───── Provided information ─────

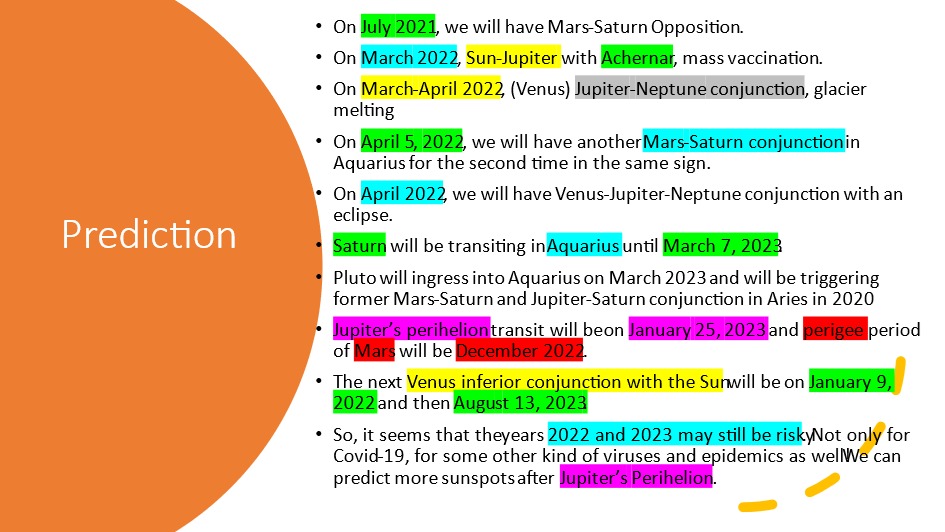 Prediction

• On July 2021, we will have Mars-Saturn Opposition.

• On March 2022, Sun-Jupiter with Achernar, mass vaccination.

• On March-April 2022, (Venus) Jupiter-Neptune conjunction, glacier melting

• On April 5, 2022, we will have another Mars-Saturn conjunction in Aquarius for the second time in the same sign.

• On April 2022, we will have Venus-Jupiter-Neptune conjunction with an eclipse.

• Saturn will be transiting in Aquarius until March 7, 2023

• Pluto will ingress into Aquarius on March 2023 and will be triggering former Mars-Saturn and Jupiter-Saturn conjunction in Aries in 2020

• Jupiter's perihelion transit will be on January 25, 2023 and perigee period of Mars will be December 2022.

• The next Venus inferior conjunction with the Sun will be on January 9, 2022 and then August 13, 2023.

• So, it seems that the years 2022 and 2023 may still be risky. Not only for Covid-19, for some other kind of viruses and epidemics as well. We can predict more sunspots after Jupiter's Perihelion.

─────

Problem
Once the pictures are set aside, repeat the data above exactly as written.

Reply
 Prediction

• On July 2021, we will have Mars-Saturn Opposition.

• On March 2022, Sun-Jupiter with Achernar, mass vaccination.

• On March-April 2022, (Venus) Jupiter-Neptune conjunction, glacier melting

• On April 5, 2022, we will have another Mars-Saturn conjunction in Aquarius for the second time in the same sign.

• On April 2022, we will have Venus-Jupiter-Neptune conjunction with an eclipse.

• Saturn will be transiting in Aquarius until March 7, 2023

• Pluto will ingress into Aquarius on March 2023 and will be triggering former Mars-Saturn and Jupiter-Saturn conjunction in Aries in 2020

• Jupiter's perihelion transit will be on January 25, 2023 and perigee period of Mars will be December 2022.

• The next Venus inferior conjunction with the Sun will be on January 9, 2022 and then August 13, 2023.

• So, it seems that the years 2022 and 2023 may still be risky. Not only for Covid-19, for some other kind of viruses and epidemics as well. We can predict more sunspots after Jupiter's Perihelion.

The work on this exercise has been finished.